■ SET PROBLEM ■
Return, unchanged and character for character, the rows running from the line containing "At what distance" through the line containing "1.94 meters", with both of those lines included.

■ SUPPLIED ENTRIES ■

------------------------

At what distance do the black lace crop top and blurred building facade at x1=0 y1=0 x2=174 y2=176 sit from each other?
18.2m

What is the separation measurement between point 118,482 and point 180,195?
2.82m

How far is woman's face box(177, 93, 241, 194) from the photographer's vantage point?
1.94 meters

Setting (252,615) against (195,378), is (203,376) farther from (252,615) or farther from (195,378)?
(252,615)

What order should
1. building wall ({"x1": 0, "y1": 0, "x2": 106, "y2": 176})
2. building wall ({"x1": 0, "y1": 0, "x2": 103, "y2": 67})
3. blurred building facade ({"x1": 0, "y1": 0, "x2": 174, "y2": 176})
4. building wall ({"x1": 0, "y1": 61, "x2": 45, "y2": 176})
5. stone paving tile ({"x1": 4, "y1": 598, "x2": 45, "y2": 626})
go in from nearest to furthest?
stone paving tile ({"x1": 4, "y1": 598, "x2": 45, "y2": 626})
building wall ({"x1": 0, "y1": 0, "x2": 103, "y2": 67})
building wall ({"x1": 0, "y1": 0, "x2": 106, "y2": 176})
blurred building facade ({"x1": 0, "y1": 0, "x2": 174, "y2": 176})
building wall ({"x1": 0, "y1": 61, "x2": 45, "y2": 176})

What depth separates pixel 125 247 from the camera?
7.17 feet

------------------------

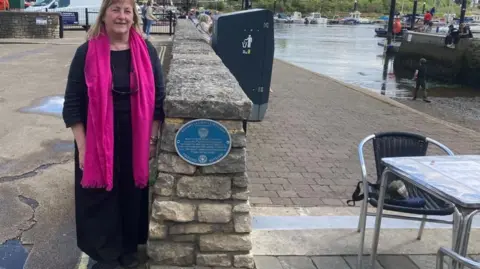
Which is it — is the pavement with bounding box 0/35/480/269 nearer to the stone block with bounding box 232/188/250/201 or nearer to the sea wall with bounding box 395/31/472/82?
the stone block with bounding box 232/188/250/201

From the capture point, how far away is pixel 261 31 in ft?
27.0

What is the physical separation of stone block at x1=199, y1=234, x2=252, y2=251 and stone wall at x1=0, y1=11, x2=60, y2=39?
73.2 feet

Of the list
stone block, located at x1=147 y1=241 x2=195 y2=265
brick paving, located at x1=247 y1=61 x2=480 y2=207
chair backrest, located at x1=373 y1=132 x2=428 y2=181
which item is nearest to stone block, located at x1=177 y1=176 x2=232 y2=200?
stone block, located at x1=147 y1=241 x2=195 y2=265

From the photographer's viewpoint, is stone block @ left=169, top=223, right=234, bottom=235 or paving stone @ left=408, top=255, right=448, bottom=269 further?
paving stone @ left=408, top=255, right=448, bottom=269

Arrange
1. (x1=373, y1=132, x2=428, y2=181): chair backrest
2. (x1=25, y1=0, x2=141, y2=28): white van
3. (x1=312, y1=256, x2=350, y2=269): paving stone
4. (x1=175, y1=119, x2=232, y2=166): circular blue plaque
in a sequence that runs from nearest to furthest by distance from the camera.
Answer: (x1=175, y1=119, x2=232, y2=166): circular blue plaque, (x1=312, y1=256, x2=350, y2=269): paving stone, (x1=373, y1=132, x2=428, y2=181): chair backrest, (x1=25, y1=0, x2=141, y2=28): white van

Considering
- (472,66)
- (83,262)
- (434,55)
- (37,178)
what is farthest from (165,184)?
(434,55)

------------------------

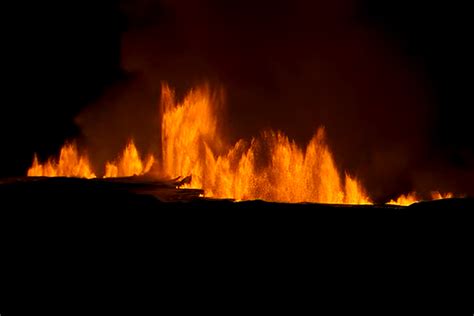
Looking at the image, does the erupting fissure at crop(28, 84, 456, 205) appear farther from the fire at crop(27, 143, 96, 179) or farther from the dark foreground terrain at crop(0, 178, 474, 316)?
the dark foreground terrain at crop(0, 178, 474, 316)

------------------------

■ COMPLETE OUTPUT ■
At what distance do the black lace crop top and blurred building facade at x1=0 y1=0 x2=174 y2=176 sit from each other?
18.2m

What is the separation measurement between point 118,482 and point 180,195?
2.82m

How far is woman's face box(177, 93, 241, 194) from the photographer's vantage point?
1.94 meters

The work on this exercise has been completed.